Some say that the name Carthage was the punic word for New City, which would seem an apt title, as it was the new city founded by queen Dido of Phoenician Tyre. However, Robert Graves tells us there was once an incarnation of the universal and ancient Great Goddess, whose name was also Car, and who may have pre-dated other goddesses around the Mediterranean. There is evidence that the new city may, indeed, have been named for this very goddess.
The goddess Car of historical record, who ruled the area today comprising Tunisia, Libya, and the Algerian Sahara, was known in more recent times as a lunar goddess. Like most lunar goddesses, her name would describe the car or chariot of the moon that she drove across the night sky, sometimes in brilliant light, sometimes in mysterious darkness. But Graves presents convincing evidence, in The Greek Myths, that in extremely ancient times she was really a solar goddess who was later replaced in various cultures by the likes of Apollo.
Car was originally the goddess who drove the chariot of the sun. And since it is the sun, not the moon, which is related to fire, burning, and the color red, this would be a more logical identification for a phoenician goddess. Phoenix itself means red. And the sacred bird of the Phoenicians, the phoenix, immolates itself on its own funeral pyre, just as the Phoenician queen Dido, founder of Carthage, would end her own life.
For reasons too complex to elaborate here, astrologically and mythologically, the bull has been associated since antiquity with earth and water, while the horse was related to fire and air. The constellation Sagittarius is a fire sign, and according to Oldfield Howey’s landmark work, The Horse in Magic and Myth, this constellation is seen most clearly dominating the night sky in the southeastern United States, where the bones of the Centaur of Volos have most recently come to rest at the University of Tennessee.

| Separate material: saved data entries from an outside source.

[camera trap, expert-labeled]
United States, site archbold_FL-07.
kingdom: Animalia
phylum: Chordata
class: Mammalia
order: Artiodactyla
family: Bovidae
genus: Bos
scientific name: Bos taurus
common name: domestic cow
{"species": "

Pegasus is only one of the many horses that fly, others being the Celtic Epona, the Cretan Leukippe, the White Horse that founded Prague, Wotan’s horse Sleipnir, as well as the horses that traditionally draw the sun through the skies. From Asia to England, the hobby horse was the traditional vehicle of the shaman through the night sky, evolving in the Middle Ages into the witches’ broomstick.
Both before and since the development of the horse-drawn chariot — 2000 years after the ox-cart, an evolution that can be traced in Stuart Piggott’s Wagon, Chariot and Carriage — horses were often associated with women, from Lady Godiva to the Valkyries. In tribute to the earth goddess, northern kings were reborn from a sacrificed horse, part of the fertility festival. Many British and western European kings were named Marc (horse) or Marches-Marquez (rider). According to Barbara Walker’s The Women’s Encyclopedia of Myths and Secrets, the Slavic horse, interestingly named Volos, was a stallion that was ritually castrated and slaughtered up to 18th century AD, when he was Christianized into a human and named St Vlas.